Aging is a multifaceted process that includes biological, psychological, and social factors. Keeping this in mind, the terms “elder”, “senior”, and “older adult” can have different meanings based on geographic location and the societal norms of that location. In the United States and most other western countries, an individual is considered to be an older adult starting between 65 and 70 years of age, which coincides with retirement and eligibility for age-based assistance programs like Social Security and Medicare. Some terms for older individuals, like “elderly” and “senior citizen”, can be considered offensive. Generally, the terms “older people”, “older adults”, “elders”, and “seniors” are acceptable, though these terms are broad in scope and can refer to anyone between the ages of 50 and 100+. Referring to people by their specific age group (people in their 60s, people in their 80s, etc.) is one way to be more specific when discussing or referring to older people. Terminology is a matter of individual preference and should be treated as such.
More than 1 in 7 adults in the United States in 2019 were older adults (age 65+), and by 2060, this proportion is projected to reach 1 in 4. As older adults become a larger portion of American society, it is important to recognize the unique issues that come with age. Aging increases the risk of many illnesses and conditions, including type 2 diabetes, cancers, arthritis, and heart disease. Additionally, brain conditions like stroke, Alzheimer’s, and Parkinson’s are often diseases of aging and older adults, who are affected more by brain diseases than any other age group.
Historically, older adults in many societies have been seen as burdens or liabilities, especially when one’s worth is measured by labor and productivity. In the United States, new systems and methods for caring for older adults emerged between World War I and World War II. The number of older Americans began to increase due to advancements in economic conditions, technology, and medicine. Additionally, the large numbers of young wounded soldiers that came home from both World Wars facilitated emergence of long-term care facilities. These phenomena, along with the passage of the Social Security Act of 1935, resulted in increased ability of older adults to pay for and receive care and live with chronic conditions and disabilities.

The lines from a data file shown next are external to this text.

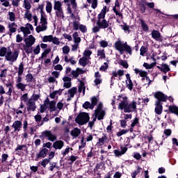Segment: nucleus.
<instances>
[{"label": "nucleus", "instance_id": "obj_1", "mask_svg": "<svg viewBox=\"0 0 178 178\" xmlns=\"http://www.w3.org/2000/svg\"><path fill=\"white\" fill-rule=\"evenodd\" d=\"M19 53V50L17 49L12 51L10 47H0V57H5L6 61H9L10 63L17 61Z\"/></svg>", "mask_w": 178, "mask_h": 178}, {"label": "nucleus", "instance_id": "obj_52", "mask_svg": "<svg viewBox=\"0 0 178 178\" xmlns=\"http://www.w3.org/2000/svg\"><path fill=\"white\" fill-rule=\"evenodd\" d=\"M46 10L47 12H49V13H51L52 10V3H50V1H47V3Z\"/></svg>", "mask_w": 178, "mask_h": 178}, {"label": "nucleus", "instance_id": "obj_6", "mask_svg": "<svg viewBox=\"0 0 178 178\" xmlns=\"http://www.w3.org/2000/svg\"><path fill=\"white\" fill-rule=\"evenodd\" d=\"M47 28L48 21L45 13L43 11V14H42V17H40L39 25H37L36 32H38V33H40V32H44L47 31Z\"/></svg>", "mask_w": 178, "mask_h": 178}, {"label": "nucleus", "instance_id": "obj_43", "mask_svg": "<svg viewBox=\"0 0 178 178\" xmlns=\"http://www.w3.org/2000/svg\"><path fill=\"white\" fill-rule=\"evenodd\" d=\"M169 111H170V113H174L175 114L178 115V107H177V106H170Z\"/></svg>", "mask_w": 178, "mask_h": 178}, {"label": "nucleus", "instance_id": "obj_64", "mask_svg": "<svg viewBox=\"0 0 178 178\" xmlns=\"http://www.w3.org/2000/svg\"><path fill=\"white\" fill-rule=\"evenodd\" d=\"M0 2H1V4L3 5V6H10V3L8 0H0Z\"/></svg>", "mask_w": 178, "mask_h": 178}, {"label": "nucleus", "instance_id": "obj_56", "mask_svg": "<svg viewBox=\"0 0 178 178\" xmlns=\"http://www.w3.org/2000/svg\"><path fill=\"white\" fill-rule=\"evenodd\" d=\"M50 160L49 159H44V160H42L41 161V165H42V167H47V164H49Z\"/></svg>", "mask_w": 178, "mask_h": 178}, {"label": "nucleus", "instance_id": "obj_63", "mask_svg": "<svg viewBox=\"0 0 178 178\" xmlns=\"http://www.w3.org/2000/svg\"><path fill=\"white\" fill-rule=\"evenodd\" d=\"M108 67V63H104V65H102V67H100V71H106L107 70Z\"/></svg>", "mask_w": 178, "mask_h": 178}, {"label": "nucleus", "instance_id": "obj_48", "mask_svg": "<svg viewBox=\"0 0 178 178\" xmlns=\"http://www.w3.org/2000/svg\"><path fill=\"white\" fill-rule=\"evenodd\" d=\"M24 71V64L21 63V64H19V67H18V71H17L18 75H20L22 76Z\"/></svg>", "mask_w": 178, "mask_h": 178}, {"label": "nucleus", "instance_id": "obj_24", "mask_svg": "<svg viewBox=\"0 0 178 178\" xmlns=\"http://www.w3.org/2000/svg\"><path fill=\"white\" fill-rule=\"evenodd\" d=\"M28 127H29V122L26 120H24L23 122V129H24V134L23 137L26 139L29 138L28 135Z\"/></svg>", "mask_w": 178, "mask_h": 178}, {"label": "nucleus", "instance_id": "obj_46", "mask_svg": "<svg viewBox=\"0 0 178 178\" xmlns=\"http://www.w3.org/2000/svg\"><path fill=\"white\" fill-rule=\"evenodd\" d=\"M26 81L27 83H31L34 81V77L31 74H27V75H26Z\"/></svg>", "mask_w": 178, "mask_h": 178}, {"label": "nucleus", "instance_id": "obj_14", "mask_svg": "<svg viewBox=\"0 0 178 178\" xmlns=\"http://www.w3.org/2000/svg\"><path fill=\"white\" fill-rule=\"evenodd\" d=\"M128 150V147L126 146H121L120 149H115L114 150V154L116 157H120L121 156H123V154H125Z\"/></svg>", "mask_w": 178, "mask_h": 178}, {"label": "nucleus", "instance_id": "obj_29", "mask_svg": "<svg viewBox=\"0 0 178 178\" xmlns=\"http://www.w3.org/2000/svg\"><path fill=\"white\" fill-rule=\"evenodd\" d=\"M97 57H98L99 60H104V58H106L105 50L103 49L97 50Z\"/></svg>", "mask_w": 178, "mask_h": 178}, {"label": "nucleus", "instance_id": "obj_55", "mask_svg": "<svg viewBox=\"0 0 178 178\" xmlns=\"http://www.w3.org/2000/svg\"><path fill=\"white\" fill-rule=\"evenodd\" d=\"M127 132H129V129H122L120 132L117 133V136H122V135L127 134Z\"/></svg>", "mask_w": 178, "mask_h": 178}, {"label": "nucleus", "instance_id": "obj_12", "mask_svg": "<svg viewBox=\"0 0 178 178\" xmlns=\"http://www.w3.org/2000/svg\"><path fill=\"white\" fill-rule=\"evenodd\" d=\"M24 19H27L29 22H31L33 19L35 26H37V24H38V18L37 15H33V14H31V11H30V10L25 11Z\"/></svg>", "mask_w": 178, "mask_h": 178}, {"label": "nucleus", "instance_id": "obj_15", "mask_svg": "<svg viewBox=\"0 0 178 178\" xmlns=\"http://www.w3.org/2000/svg\"><path fill=\"white\" fill-rule=\"evenodd\" d=\"M26 107L28 111H35V108H37L35 105V102H34L33 99V96L31 99H29L26 103Z\"/></svg>", "mask_w": 178, "mask_h": 178}, {"label": "nucleus", "instance_id": "obj_60", "mask_svg": "<svg viewBox=\"0 0 178 178\" xmlns=\"http://www.w3.org/2000/svg\"><path fill=\"white\" fill-rule=\"evenodd\" d=\"M51 42L54 44H56V45H58L60 43L59 39H58V38H54V36H52Z\"/></svg>", "mask_w": 178, "mask_h": 178}, {"label": "nucleus", "instance_id": "obj_27", "mask_svg": "<svg viewBox=\"0 0 178 178\" xmlns=\"http://www.w3.org/2000/svg\"><path fill=\"white\" fill-rule=\"evenodd\" d=\"M8 29L11 33H15L17 32V25L15 24V21H13V22H10V24H8Z\"/></svg>", "mask_w": 178, "mask_h": 178}, {"label": "nucleus", "instance_id": "obj_49", "mask_svg": "<svg viewBox=\"0 0 178 178\" xmlns=\"http://www.w3.org/2000/svg\"><path fill=\"white\" fill-rule=\"evenodd\" d=\"M142 168L140 167H137L136 170L131 174L132 178H136V175H138V174H139V172H140Z\"/></svg>", "mask_w": 178, "mask_h": 178}, {"label": "nucleus", "instance_id": "obj_2", "mask_svg": "<svg viewBox=\"0 0 178 178\" xmlns=\"http://www.w3.org/2000/svg\"><path fill=\"white\" fill-rule=\"evenodd\" d=\"M120 103L118 105V109L124 111V113H132L136 111L137 108L136 102H132L129 104L128 97L127 96H120Z\"/></svg>", "mask_w": 178, "mask_h": 178}, {"label": "nucleus", "instance_id": "obj_34", "mask_svg": "<svg viewBox=\"0 0 178 178\" xmlns=\"http://www.w3.org/2000/svg\"><path fill=\"white\" fill-rule=\"evenodd\" d=\"M79 63L80 65H81L82 67H86L87 60H86V56H85V50L83 53V57L80 58V60H79Z\"/></svg>", "mask_w": 178, "mask_h": 178}, {"label": "nucleus", "instance_id": "obj_3", "mask_svg": "<svg viewBox=\"0 0 178 178\" xmlns=\"http://www.w3.org/2000/svg\"><path fill=\"white\" fill-rule=\"evenodd\" d=\"M154 96L155 99H157L155 102L154 111L156 114H158V115H161V114H162L163 113V106L161 104V102H166L168 97L161 92H156V93H154Z\"/></svg>", "mask_w": 178, "mask_h": 178}, {"label": "nucleus", "instance_id": "obj_23", "mask_svg": "<svg viewBox=\"0 0 178 178\" xmlns=\"http://www.w3.org/2000/svg\"><path fill=\"white\" fill-rule=\"evenodd\" d=\"M126 78H127V81H126L127 88H128V89H129V90H132V89L134 88V84L131 79V76H130L129 74H127Z\"/></svg>", "mask_w": 178, "mask_h": 178}, {"label": "nucleus", "instance_id": "obj_35", "mask_svg": "<svg viewBox=\"0 0 178 178\" xmlns=\"http://www.w3.org/2000/svg\"><path fill=\"white\" fill-rule=\"evenodd\" d=\"M24 50L26 51V54H31L33 53V49H30V47L27 44V38L24 39Z\"/></svg>", "mask_w": 178, "mask_h": 178}, {"label": "nucleus", "instance_id": "obj_4", "mask_svg": "<svg viewBox=\"0 0 178 178\" xmlns=\"http://www.w3.org/2000/svg\"><path fill=\"white\" fill-rule=\"evenodd\" d=\"M107 12V7L104 6V7L101 10L100 13L97 16V24L101 29H106L108 28L109 24L107 22L106 19H105V16Z\"/></svg>", "mask_w": 178, "mask_h": 178}, {"label": "nucleus", "instance_id": "obj_10", "mask_svg": "<svg viewBox=\"0 0 178 178\" xmlns=\"http://www.w3.org/2000/svg\"><path fill=\"white\" fill-rule=\"evenodd\" d=\"M40 138H47L51 142H55L57 139L56 135L52 134L51 131H43L40 135Z\"/></svg>", "mask_w": 178, "mask_h": 178}, {"label": "nucleus", "instance_id": "obj_62", "mask_svg": "<svg viewBox=\"0 0 178 178\" xmlns=\"http://www.w3.org/2000/svg\"><path fill=\"white\" fill-rule=\"evenodd\" d=\"M21 100L23 101V102H28V100H29L28 93H24V95H23L21 97Z\"/></svg>", "mask_w": 178, "mask_h": 178}, {"label": "nucleus", "instance_id": "obj_25", "mask_svg": "<svg viewBox=\"0 0 178 178\" xmlns=\"http://www.w3.org/2000/svg\"><path fill=\"white\" fill-rule=\"evenodd\" d=\"M81 134V131L79 128H74L73 129H72L70 132V134L74 139L76 138H78V136H79Z\"/></svg>", "mask_w": 178, "mask_h": 178}, {"label": "nucleus", "instance_id": "obj_30", "mask_svg": "<svg viewBox=\"0 0 178 178\" xmlns=\"http://www.w3.org/2000/svg\"><path fill=\"white\" fill-rule=\"evenodd\" d=\"M124 72L122 70H118V71H113V76H112V79L113 78H116L118 75L119 76V79H121L122 76H123Z\"/></svg>", "mask_w": 178, "mask_h": 178}, {"label": "nucleus", "instance_id": "obj_19", "mask_svg": "<svg viewBox=\"0 0 178 178\" xmlns=\"http://www.w3.org/2000/svg\"><path fill=\"white\" fill-rule=\"evenodd\" d=\"M23 127V124L22 122V121H15L13 124V128L14 129V131L15 132H19V131H21L22 128Z\"/></svg>", "mask_w": 178, "mask_h": 178}, {"label": "nucleus", "instance_id": "obj_13", "mask_svg": "<svg viewBox=\"0 0 178 178\" xmlns=\"http://www.w3.org/2000/svg\"><path fill=\"white\" fill-rule=\"evenodd\" d=\"M76 6V0H70V4L67 5V13H70L71 16H74V12H75Z\"/></svg>", "mask_w": 178, "mask_h": 178}, {"label": "nucleus", "instance_id": "obj_50", "mask_svg": "<svg viewBox=\"0 0 178 178\" xmlns=\"http://www.w3.org/2000/svg\"><path fill=\"white\" fill-rule=\"evenodd\" d=\"M52 35H50L49 36H44L42 38V42H44V43H48V42H52Z\"/></svg>", "mask_w": 178, "mask_h": 178}, {"label": "nucleus", "instance_id": "obj_54", "mask_svg": "<svg viewBox=\"0 0 178 178\" xmlns=\"http://www.w3.org/2000/svg\"><path fill=\"white\" fill-rule=\"evenodd\" d=\"M98 102V99L97 97L92 98V104H91V109L93 110L95 106H96Z\"/></svg>", "mask_w": 178, "mask_h": 178}, {"label": "nucleus", "instance_id": "obj_33", "mask_svg": "<svg viewBox=\"0 0 178 178\" xmlns=\"http://www.w3.org/2000/svg\"><path fill=\"white\" fill-rule=\"evenodd\" d=\"M80 82V85L79 86V92L81 93V92L83 91V95H85V92H86V86H85V83H86V81H79Z\"/></svg>", "mask_w": 178, "mask_h": 178}, {"label": "nucleus", "instance_id": "obj_47", "mask_svg": "<svg viewBox=\"0 0 178 178\" xmlns=\"http://www.w3.org/2000/svg\"><path fill=\"white\" fill-rule=\"evenodd\" d=\"M22 81V76H21V75H18V76L16 78V83H17L16 88L17 89H19Z\"/></svg>", "mask_w": 178, "mask_h": 178}, {"label": "nucleus", "instance_id": "obj_18", "mask_svg": "<svg viewBox=\"0 0 178 178\" xmlns=\"http://www.w3.org/2000/svg\"><path fill=\"white\" fill-rule=\"evenodd\" d=\"M35 43V38L33 36V35H31L26 38V44L28 47H29L30 49H32V47Z\"/></svg>", "mask_w": 178, "mask_h": 178}, {"label": "nucleus", "instance_id": "obj_59", "mask_svg": "<svg viewBox=\"0 0 178 178\" xmlns=\"http://www.w3.org/2000/svg\"><path fill=\"white\" fill-rule=\"evenodd\" d=\"M20 1L21 0H12L11 3L13 6H15V8H17V6H19Z\"/></svg>", "mask_w": 178, "mask_h": 178}, {"label": "nucleus", "instance_id": "obj_51", "mask_svg": "<svg viewBox=\"0 0 178 178\" xmlns=\"http://www.w3.org/2000/svg\"><path fill=\"white\" fill-rule=\"evenodd\" d=\"M140 24H141V26H142L143 31H149L148 25H147V24H145V21H143V19H140Z\"/></svg>", "mask_w": 178, "mask_h": 178}, {"label": "nucleus", "instance_id": "obj_61", "mask_svg": "<svg viewBox=\"0 0 178 178\" xmlns=\"http://www.w3.org/2000/svg\"><path fill=\"white\" fill-rule=\"evenodd\" d=\"M99 44L101 47H107V46H108V43L106 40H101Z\"/></svg>", "mask_w": 178, "mask_h": 178}, {"label": "nucleus", "instance_id": "obj_20", "mask_svg": "<svg viewBox=\"0 0 178 178\" xmlns=\"http://www.w3.org/2000/svg\"><path fill=\"white\" fill-rule=\"evenodd\" d=\"M63 81L64 82V88L70 90V88L72 86V79L70 76H64L63 78Z\"/></svg>", "mask_w": 178, "mask_h": 178}, {"label": "nucleus", "instance_id": "obj_22", "mask_svg": "<svg viewBox=\"0 0 178 178\" xmlns=\"http://www.w3.org/2000/svg\"><path fill=\"white\" fill-rule=\"evenodd\" d=\"M83 70H81V68H76V70H74L72 71L71 74L72 75V78H78L79 75H82L84 74Z\"/></svg>", "mask_w": 178, "mask_h": 178}, {"label": "nucleus", "instance_id": "obj_53", "mask_svg": "<svg viewBox=\"0 0 178 178\" xmlns=\"http://www.w3.org/2000/svg\"><path fill=\"white\" fill-rule=\"evenodd\" d=\"M40 51H41V47L40 44H38V46L33 48V54L35 55L40 54Z\"/></svg>", "mask_w": 178, "mask_h": 178}, {"label": "nucleus", "instance_id": "obj_7", "mask_svg": "<svg viewBox=\"0 0 178 178\" xmlns=\"http://www.w3.org/2000/svg\"><path fill=\"white\" fill-rule=\"evenodd\" d=\"M54 9L56 12V16H57V17L59 19H63V17H65L63 3H61V1H54Z\"/></svg>", "mask_w": 178, "mask_h": 178}, {"label": "nucleus", "instance_id": "obj_5", "mask_svg": "<svg viewBox=\"0 0 178 178\" xmlns=\"http://www.w3.org/2000/svg\"><path fill=\"white\" fill-rule=\"evenodd\" d=\"M115 49L120 51L121 54H124L126 51L129 56H132V49L131 46L127 44V42H122L121 40H118L115 44Z\"/></svg>", "mask_w": 178, "mask_h": 178}, {"label": "nucleus", "instance_id": "obj_9", "mask_svg": "<svg viewBox=\"0 0 178 178\" xmlns=\"http://www.w3.org/2000/svg\"><path fill=\"white\" fill-rule=\"evenodd\" d=\"M90 120L89 114L88 113H80L75 119V121L79 125H84L88 122Z\"/></svg>", "mask_w": 178, "mask_h": 178}, {"label": "nucleus", "instance_id": "obj_11", "mask_svg": "<svg viewBox=\"0 0 178 178\" xmlns=\"http://www.w3.org/2000/svg\"><path fill=\"white\" fill-rule=\"evenodd\" d=\"M20 31L24 34V38H26L28 35H31V31H34V28L31 24H26L25 26H21Z\"/></svg>", "mask_w": 178, "mask_h": 178}, {"label": "nucleus", "instance_id": "obj_58", "mask_svg": "<svg viewBox=\"0 0 178 178\" xmlns=\"http://www.w3.org/2000/svg\"><path fill=\"white\" fill-rule=\"evenodd\" d=\"M70 51V49L69 47V46H64V47H63V54H68Z\"/></svg>", "mask_w": 178, "mask_h": 178}, {"label": "nucleus", "instance_id": "obj_32", "mask_svg": "<svg viewBox=\"0 0 178 178\" xmlns=\"http://www.w3.org/2000/svg\"><path fill=\"white\" fill-rule=\"evenodd\" d=\"M63 90L61 89H59L58 90H55L52 93H50L49 97L51 99H55L56 97H58V96H60L62 95Z\"/></svg>", "mask_w": 178, "mask_h": 178}, {"label": "nucleus", "instance_id": "obj_17", "mask_svg": "<svg viewBox=\"0 0 178 178\" xmlns=\"http://www.w3.org/2000/svg\"><path fill=\"white\" fill-rule=\"evenodd\" d=\"M152 38L156 40V42H163V40L160 32L158 31H152Z\"/></svg>", "mask_w": 178, "mask_h": 178}, {"label": "nucleus", "instance_id": "obj_42", "mask_svg": "<svg viewBox=\"0 0 178 178\" xmlns=\"http://www.w3.org/2000/svg\"><path fill=\"white\" fill-rule=\"evenodd\" d=\"M113 11L115 12L116 16L118 17L117 22H118V23H120V21H119V17L120 19H122L123 17L122 14H121V13H119V11H118L116 7H113Z\"/></svg>", "mask_w": 178, "mask_h": 178}, {"label": "nucleus", "instance_id": "obj_37", "mask_svg": "<svg viewBox=\"0 0 178 178\" xmlns=\"http://www.w3.org/2000/svg\"><path fill=\"white\" fill-rule=\"evenodd\" d=\"M7 17L10 20V23H13V22H15L16 18L15 13H13V11H9V13H8Z\"/></svg>", "mask_w": 178, "mask_h": 178}, {"label": "nucleus", "instance_id": "obj_16", "mask_svg": "<svg viewBox=\"0 0 178 178\" xmlns=\"http://www.w3.org/2000/svg\"><path fill=\"white\" fill-rule=\"evenodd\" d=\"M77 93V88H72L67 90V93H66L67 96V101L70 102L73 97H74L75 95Z\"/></svg>", "mask_w": 178, "mask_h": 178}, {"label": "nucleus", "instance_id": "obj_28", "mask_svg": "<svg viewBox=\"0 0 178 178\" xmlns=\"http://www.w3.org/2000/svg\"><path fill=\"white\" fill-rule=\"evenodd\" d=\"M92 54V51L90 50V49H86L85 50V56L86 60V65L89 64L90 60H91V56Z\"/></svg>", "mask_w": 178, "mask_h": 178}, {"label": "nucleus", "instance_id": "obj_39", "mask_svg": "<svg viewBox=\"0 0 178 178\" xmlns=\"http://www.w3.org/2000/svg\"><path fill=\"white\" fill-rule=\"evenodd\" d=\"M135 74H139L140 76L145 77L147 76V73L145 71H141L140 70H138V68H135L134 70Z\"/></svg>", "mask_w": 178, "mask_h": 178}, {"label": "nucleus", "instance_id": "obj_57", "mask_svg": "<svg viewBox=\"0 0 178 178\" xmlns=\"http://www.w3.org/2000/svg\"><path fill=\"white\" fill-rule=\"evenodd\" d=\"M143 67H145V68H146V70H152V68H153V67H154V64H148L147 63H145L143 64Z\"/></svg>", "mask_w": 178, "mask_h": 178}, {"label": "nucleus", "instance_id": "obj_41", "mask_svg": "<svg viewBox=\"0 0 178 178\" xmlns=\"http://www.w3.org/2000/svg\"><path fill=\"white\" fill-rule=\"evenodd\" d=\"M73 38L74 40V43H76V44H79V43L81 42V38H79V33L77 32H75L74 33H73Z\"/></svg>", "mask_w": 178, "mask_h": 178}, {"label": "nucleus", "instance_id": "obj_8", "mask_svg": "<svg viewBox=\"0 0 178 178\" xmlns=\"http://www.w3.org/2000/svg\"><path fill=\"white\" fill-rule=\"evenodd\" d=\"M95 116L94 117L92 120L93 125L97 120V118L98 120H103L104 115H105V111L103 110V104L102 103H99L97 106V110H95Z\"/></svg>", "mask_w": 178, "mask_h": 178}, {"label": "nucleus", "instance_id": "obj_31", "mask_svg": "<svg viewBox=\"0 0 178 178\" xmlns=\"http://www.w3.org/2000/svg\"><path fill=\"white\" fill-rule=\"evenodd\" d=\"M95 85H100V83H102V75L99 74V72H95Z\"/></svg>", "mask_w": 178, "mask_h": 178}, {"label": "nucleus", "instance_id": "obj_21", "mask_svg": "<svg viewBox=\"0 0 178 178\" xmlns=\"http://www.w3.org/2000/svg\"><path fill=\"white\" fill-rule=\"evenodd\" d=\"M64 145L65 143L63 140H56V142L53 143V147L56 149V150H60Z\"/></svg>", "mask_w": 178, "mask_h": 178}, {"label": "nucleus", "instance_id": "obj_26", "mask_svg": "<svg viewBox=\"0 0 178 178\" xmlns=\"http://www.w3.org/2000/svg\"><path fill=\"white\" fill-rule=\"evenodd\" d=\"M157 68L160 70L162 72H164V74H167V72H169L170 71V68L168 64H161V67L157 66Z\"/></svg>", "mask_w": 178, "mask_h": 178}, {"label": "nucleus", "instance_id": "obj_40", "mask_svg": "<svg viewBox=\"0 0 178 178\" xmlns=\"http://www.w3.org/2000/svg\"><path fill=\"white\" fill-rule=\"evenodd\" d=\"M48 153V149H42L38 154H37V157H46L47 154Z\"/></svg>", "mask_w": 178, "mask_h": 178}, {"label": "nucleus", "instance_id": "obj_45", "mask_svg": "<svg viewBox=\"0 0 178 178\" xmlns=\"http://www.w3.org/2000/svg\"><path fill=\"white\" fill-rule=\"evenodd\" d=\"M18 150H24L26 152L27 150V146L26 145H17L15 152H17Z\"/></svg>", "mask_w": 178, "mask_h": 178}, {"label": "nucleus", "instance_id": "obj_36", "mask_svg": "<svg viewBox=\"0 0 178 178\" xmlns=\"http://www.w3.org/2000/svg\"><path fill=\"white\" fill-rule=\"evenodd\" d=\"M106 139H107L106 136H102V138H100L97 143V147H102V146L104 145Z\"/></svg>", "mask_w": 178, "mask_h": 178}, {"label": "nucleus", "instance_id": "obj_38", "mask_svg": "<svg viewBox=\"0 0 178 178\" xmlns=\"http://www.w3.org/2000/svg\"><path fill=\"white\" fill-rule=\"evenodd\" d=\"M5 86L6 88H8V92H6V95H8V96H12L13 89V86L12 83H6Z\"/></svg>", "mask_w": 178, "mask_h": 178}, {"label": "nucleus", "instance_id": "obj_44", "mask_svg": "<svg viewBox=\"0 0 178 178\" xmlns=\"http://www.w3.org/2000/svg\"><path fill=\"white\" fill-rule=\"evenodd\" d=\"M23 6L25 8L26 10H29V9L31 8V4L29 0H24Z\"/></svg>", "mask_w": 178, "mask_h": 178}]
</instances>
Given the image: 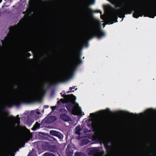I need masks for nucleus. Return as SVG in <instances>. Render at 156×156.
<instances>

Though care and treatment for the aging population has greatly improved in the last hundred years, not all of America’s older adults have reaped the benefits. Older Black Americans are about twice as likely to have Alzheimer’s or other dementias than older white Americans. Aging people of color face barriers in access to quality care. One study found that 50% of Black Americans, 42% of Native Americans, 34% of Asian Americans, and 33% of Hispanic Americans reported discrimination when seeking Alzheimer’s care, compared to only 9% of white Americans. Socioeconomic status also impacts the health and well-being of older adults. According to the National Institute on Aging, lower wealth has been linked with faster physical and mental aging. Older adults that are economically poor, disabled, LGBTQ+, and/or of color experience compounding marginalizations and are more likely to struggle to thrive.
Achieving health equity and justice for older adults requires continued dedication to their well-being and care, and an ongoing acknowledgement of their value in society. Special attention should be paid to older adults of color in order to improve access to care and health equity. Institutionalizing and operationalizing equity and justice throughout the healthcare and long-term care sectors will require organizations, allies, and systems to deeply center and follow the leadership of people with lived experience. Community-led processes, self-representation, and centering the perspectives and voices of older adults are a few effective tactics communities can leverage to advance equity and well-being.